Pysa is designed to analyze proposed code changes in Python, providing results in about an hour. This rapid feedback loop allows developers to identify and fix potential security issues before they are integrated into the codebase, significantly speeding up the review process.
What role does Mariana Trench play in Android app security?
Mariana Trench focuses on scanning Android applications to flag potential security issues before they reach production.
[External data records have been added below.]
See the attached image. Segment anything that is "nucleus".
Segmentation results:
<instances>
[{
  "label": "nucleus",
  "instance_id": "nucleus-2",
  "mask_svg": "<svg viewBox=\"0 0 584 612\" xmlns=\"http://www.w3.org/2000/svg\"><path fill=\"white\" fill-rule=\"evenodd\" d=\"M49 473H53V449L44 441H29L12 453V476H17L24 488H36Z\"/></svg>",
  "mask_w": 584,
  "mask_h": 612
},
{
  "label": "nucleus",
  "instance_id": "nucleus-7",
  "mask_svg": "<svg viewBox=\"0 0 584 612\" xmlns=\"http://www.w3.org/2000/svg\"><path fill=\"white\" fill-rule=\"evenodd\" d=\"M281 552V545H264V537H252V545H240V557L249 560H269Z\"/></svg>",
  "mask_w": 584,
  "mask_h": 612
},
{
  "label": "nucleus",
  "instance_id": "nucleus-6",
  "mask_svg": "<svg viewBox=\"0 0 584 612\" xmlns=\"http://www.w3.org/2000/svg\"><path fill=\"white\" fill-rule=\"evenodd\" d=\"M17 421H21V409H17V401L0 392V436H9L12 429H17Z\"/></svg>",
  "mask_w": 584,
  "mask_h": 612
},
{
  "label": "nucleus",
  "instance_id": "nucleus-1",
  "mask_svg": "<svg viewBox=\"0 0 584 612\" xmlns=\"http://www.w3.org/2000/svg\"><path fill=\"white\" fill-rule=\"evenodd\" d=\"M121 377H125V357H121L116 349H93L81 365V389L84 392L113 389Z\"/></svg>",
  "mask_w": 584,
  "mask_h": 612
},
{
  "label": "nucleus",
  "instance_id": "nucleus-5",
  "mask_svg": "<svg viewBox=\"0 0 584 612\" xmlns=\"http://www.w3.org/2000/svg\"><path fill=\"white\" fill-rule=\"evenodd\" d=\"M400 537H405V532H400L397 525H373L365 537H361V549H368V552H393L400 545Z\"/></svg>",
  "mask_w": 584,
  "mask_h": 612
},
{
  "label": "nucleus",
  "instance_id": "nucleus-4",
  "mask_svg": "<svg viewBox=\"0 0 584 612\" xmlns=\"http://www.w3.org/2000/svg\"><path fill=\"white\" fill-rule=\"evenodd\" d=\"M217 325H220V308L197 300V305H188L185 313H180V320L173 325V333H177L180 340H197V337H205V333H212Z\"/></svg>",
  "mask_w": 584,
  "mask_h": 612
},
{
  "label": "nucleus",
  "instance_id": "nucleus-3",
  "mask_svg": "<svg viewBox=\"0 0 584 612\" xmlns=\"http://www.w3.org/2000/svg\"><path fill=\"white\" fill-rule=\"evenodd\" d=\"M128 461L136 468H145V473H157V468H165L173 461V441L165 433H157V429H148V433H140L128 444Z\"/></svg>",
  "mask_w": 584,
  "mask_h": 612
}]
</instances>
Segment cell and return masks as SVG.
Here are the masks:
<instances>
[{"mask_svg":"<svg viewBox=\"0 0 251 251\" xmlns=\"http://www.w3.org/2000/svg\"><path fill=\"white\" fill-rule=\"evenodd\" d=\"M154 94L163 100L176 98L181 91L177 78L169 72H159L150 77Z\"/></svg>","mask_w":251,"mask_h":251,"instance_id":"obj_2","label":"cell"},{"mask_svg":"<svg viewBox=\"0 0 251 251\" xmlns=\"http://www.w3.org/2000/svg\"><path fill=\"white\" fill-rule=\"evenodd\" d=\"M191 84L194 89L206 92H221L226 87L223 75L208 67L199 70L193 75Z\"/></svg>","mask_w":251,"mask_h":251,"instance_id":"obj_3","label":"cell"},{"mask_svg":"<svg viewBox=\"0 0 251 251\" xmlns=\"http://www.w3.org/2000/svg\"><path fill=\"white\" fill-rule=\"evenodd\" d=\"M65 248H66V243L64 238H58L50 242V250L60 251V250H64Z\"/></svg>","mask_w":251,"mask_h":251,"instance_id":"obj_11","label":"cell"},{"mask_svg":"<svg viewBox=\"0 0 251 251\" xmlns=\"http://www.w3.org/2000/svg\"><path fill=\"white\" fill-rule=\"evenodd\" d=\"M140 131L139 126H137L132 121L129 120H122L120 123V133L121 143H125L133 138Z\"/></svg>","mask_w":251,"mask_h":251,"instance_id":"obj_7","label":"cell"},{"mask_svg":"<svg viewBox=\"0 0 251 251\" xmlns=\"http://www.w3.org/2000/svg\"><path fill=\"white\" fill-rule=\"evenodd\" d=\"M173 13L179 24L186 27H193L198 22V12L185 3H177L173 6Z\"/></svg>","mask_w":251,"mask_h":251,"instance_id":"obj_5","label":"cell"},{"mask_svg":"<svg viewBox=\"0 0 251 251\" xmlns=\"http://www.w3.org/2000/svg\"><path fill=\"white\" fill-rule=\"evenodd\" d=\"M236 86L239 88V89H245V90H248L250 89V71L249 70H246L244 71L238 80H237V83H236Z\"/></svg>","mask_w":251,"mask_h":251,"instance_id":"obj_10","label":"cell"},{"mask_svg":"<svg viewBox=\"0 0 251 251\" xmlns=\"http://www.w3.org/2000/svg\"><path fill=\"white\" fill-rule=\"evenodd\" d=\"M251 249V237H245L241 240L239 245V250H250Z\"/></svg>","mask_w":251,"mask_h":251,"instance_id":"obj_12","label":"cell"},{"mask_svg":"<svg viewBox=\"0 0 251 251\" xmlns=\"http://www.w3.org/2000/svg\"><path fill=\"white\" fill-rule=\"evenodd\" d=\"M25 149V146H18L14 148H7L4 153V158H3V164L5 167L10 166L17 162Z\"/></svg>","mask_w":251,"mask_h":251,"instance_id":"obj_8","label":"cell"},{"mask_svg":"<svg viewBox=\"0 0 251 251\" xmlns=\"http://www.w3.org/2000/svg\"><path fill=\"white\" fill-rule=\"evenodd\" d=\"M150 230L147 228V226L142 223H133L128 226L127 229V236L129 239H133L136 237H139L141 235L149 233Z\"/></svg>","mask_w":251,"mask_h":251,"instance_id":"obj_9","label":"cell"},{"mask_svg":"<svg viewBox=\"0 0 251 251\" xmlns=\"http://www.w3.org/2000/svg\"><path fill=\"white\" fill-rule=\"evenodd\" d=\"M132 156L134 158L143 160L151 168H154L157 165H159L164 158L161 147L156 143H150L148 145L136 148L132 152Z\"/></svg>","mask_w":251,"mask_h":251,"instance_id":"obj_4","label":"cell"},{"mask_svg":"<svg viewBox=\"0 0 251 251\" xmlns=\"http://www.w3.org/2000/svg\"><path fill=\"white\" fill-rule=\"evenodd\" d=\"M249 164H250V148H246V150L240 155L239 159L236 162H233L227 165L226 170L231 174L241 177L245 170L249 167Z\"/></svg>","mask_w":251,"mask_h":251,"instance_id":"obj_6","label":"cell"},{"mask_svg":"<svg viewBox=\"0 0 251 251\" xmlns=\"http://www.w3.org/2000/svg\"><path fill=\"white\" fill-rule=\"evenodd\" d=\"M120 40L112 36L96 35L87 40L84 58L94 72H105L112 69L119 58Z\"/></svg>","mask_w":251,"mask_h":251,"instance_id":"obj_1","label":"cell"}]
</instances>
Given the update constraints of mobile apps, it is essential for developers to use tools like Mariana Trench to prevent vulnerabilities from being released to users.

Key Statistics & Figures

Percentage of security bugs detected by automated tools
50 percent
In the first half of 2021, more than 50 percent of the security bugs found at Facebook were detected with the help of automated static analysis tools.

Technologies & Tools

Static Analysis Tool
Infer
Used for detecting security vulnerabilities in code.
Static Analysis Tool
Zoncolan
Developed for Hack code to prevent insecure code commits.
Static Analysis Tool
Pysa
Analyzes Python code changes to identify security issues quickly.
Static Analysis Tool
Mariana Trench
Scans Android applications for security vulnerabilities before production.

Key Actionable Insights

1
Integrate static analysis tools into your development workflow to enhance security.
By using tools like Infer, Pysa, and Zoncolan, teams can automate the detection of vulnerabilities, allowing for quicker identification and remediation of security issues, which is crucial in fast-paced development environments.
2
Leverage open-source static analysis tools to contribute to community security.
Open-sourcing tools like Pysa and Mariana Trench allows other developers to benefit from Facebook's advancements in security, fostering a collaborative approach to improving code safety across the industry.
3
Establish a feedback loop between security engineers and static analysis experts.
This collaboration can lead to the development of more effective detection rules and the elimination of false positives, enhancing the overall efficacy of security measures in code reviews.

Common Pitfalls

1
Relying solely on manual code reviews can lead to missed vulnerabilities.
Manual reviews are time-consuming and may not scale effectively with large codebases. Implementing automated static analysis tools can help ensure that vulnerabilities are consistently identified and addressed.